The petitioner also argues that the Commissioner erred in computing the addition to tax under section 293(a) on its total tax liability for each year without deducting therefrom the tax shown on the final return, the delinquent return, or the amount assessed for each year. Section 293(a) provides that the addition to tax is to be computed on “the total amount of the deficiency.” Section 293(b) contains an identical provision. The petitioner wants to rely upon the definition of deficiency given in section 271(a) and to argue therefrom that a portion of the tax upon which the Commissioner has computed the addition in question was not a part of the deficiency and should not be included in the computation of the addition. This Court has consistently held that—

the phrase “total deficiency” as used in section 293 (b) where fraud is present can only mean the amount which is the difference between the tax liability and the amount shown on the return. The return referred to undoubtedly means the original return due at the times provided by law.
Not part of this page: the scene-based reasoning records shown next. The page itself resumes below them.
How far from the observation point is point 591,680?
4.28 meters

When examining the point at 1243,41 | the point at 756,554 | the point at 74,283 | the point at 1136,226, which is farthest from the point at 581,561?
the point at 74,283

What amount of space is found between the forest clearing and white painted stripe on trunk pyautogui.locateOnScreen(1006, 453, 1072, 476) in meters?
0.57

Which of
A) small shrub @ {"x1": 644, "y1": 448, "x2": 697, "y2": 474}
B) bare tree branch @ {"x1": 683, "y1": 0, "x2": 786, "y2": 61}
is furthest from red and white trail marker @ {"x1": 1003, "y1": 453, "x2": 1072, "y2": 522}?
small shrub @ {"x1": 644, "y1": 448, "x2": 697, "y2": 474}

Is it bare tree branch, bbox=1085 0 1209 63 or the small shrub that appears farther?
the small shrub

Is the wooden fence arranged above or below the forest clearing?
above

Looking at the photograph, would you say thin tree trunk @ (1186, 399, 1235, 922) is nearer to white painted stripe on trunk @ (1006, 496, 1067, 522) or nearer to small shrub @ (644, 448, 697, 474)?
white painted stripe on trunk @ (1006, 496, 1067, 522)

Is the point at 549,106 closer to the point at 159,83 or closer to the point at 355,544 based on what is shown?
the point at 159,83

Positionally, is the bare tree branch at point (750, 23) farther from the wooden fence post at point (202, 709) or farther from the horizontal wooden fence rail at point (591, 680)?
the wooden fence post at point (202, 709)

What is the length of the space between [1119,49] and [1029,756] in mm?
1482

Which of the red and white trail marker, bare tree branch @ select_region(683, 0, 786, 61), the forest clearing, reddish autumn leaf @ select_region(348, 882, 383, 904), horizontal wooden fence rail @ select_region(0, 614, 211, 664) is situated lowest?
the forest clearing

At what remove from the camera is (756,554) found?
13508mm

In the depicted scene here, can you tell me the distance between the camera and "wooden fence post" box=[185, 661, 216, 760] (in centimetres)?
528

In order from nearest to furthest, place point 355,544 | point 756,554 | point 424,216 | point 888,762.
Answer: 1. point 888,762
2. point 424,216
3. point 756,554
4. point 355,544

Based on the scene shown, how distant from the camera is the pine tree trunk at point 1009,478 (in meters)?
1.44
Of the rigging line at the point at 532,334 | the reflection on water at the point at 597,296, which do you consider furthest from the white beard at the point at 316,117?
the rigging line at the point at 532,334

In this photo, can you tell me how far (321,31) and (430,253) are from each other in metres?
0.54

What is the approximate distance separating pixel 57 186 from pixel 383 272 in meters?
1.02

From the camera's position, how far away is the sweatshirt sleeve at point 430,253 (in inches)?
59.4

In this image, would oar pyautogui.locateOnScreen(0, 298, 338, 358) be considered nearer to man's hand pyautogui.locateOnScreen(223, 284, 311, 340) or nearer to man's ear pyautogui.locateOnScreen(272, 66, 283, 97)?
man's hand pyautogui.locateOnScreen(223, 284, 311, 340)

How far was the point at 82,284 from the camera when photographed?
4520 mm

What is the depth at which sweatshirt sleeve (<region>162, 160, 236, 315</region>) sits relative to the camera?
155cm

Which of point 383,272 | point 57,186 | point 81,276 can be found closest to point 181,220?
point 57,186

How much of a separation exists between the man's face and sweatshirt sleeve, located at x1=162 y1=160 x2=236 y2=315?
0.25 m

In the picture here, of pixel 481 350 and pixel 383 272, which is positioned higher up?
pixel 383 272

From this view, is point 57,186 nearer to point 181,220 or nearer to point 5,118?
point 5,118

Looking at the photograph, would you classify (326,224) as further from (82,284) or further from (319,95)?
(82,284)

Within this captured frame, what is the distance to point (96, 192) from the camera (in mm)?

(Maitland A. Wilson, 7 T.C. 395, 397), and this is so “regardless of the fact that a taxpayer may have paid the tax prior to the mailing of the deficiency notice.” (Aaron Hirschman, 12 T.C. 1223, 1230.) See also Harry Sherin, 13 T.C. 221; Arlette Coat Co., 14 T.C. 751; Herbert Ech, 16 T.C. 511, affirmed per curiam 202 F. 2d 750 (C.A. 2), certiorari denied 346 U.S. 822; Middletons. Commissioner, 200 F. 2d 94, affirming a Tax Court Memorandum Opinion. The principle of those cases applies as well under section 293(a) as under section 293 (b), the basis for the addition cannot be expunged by later acts, and it follows that the Commissioner did not err as alleged.

Decision will be entered under Rule 50.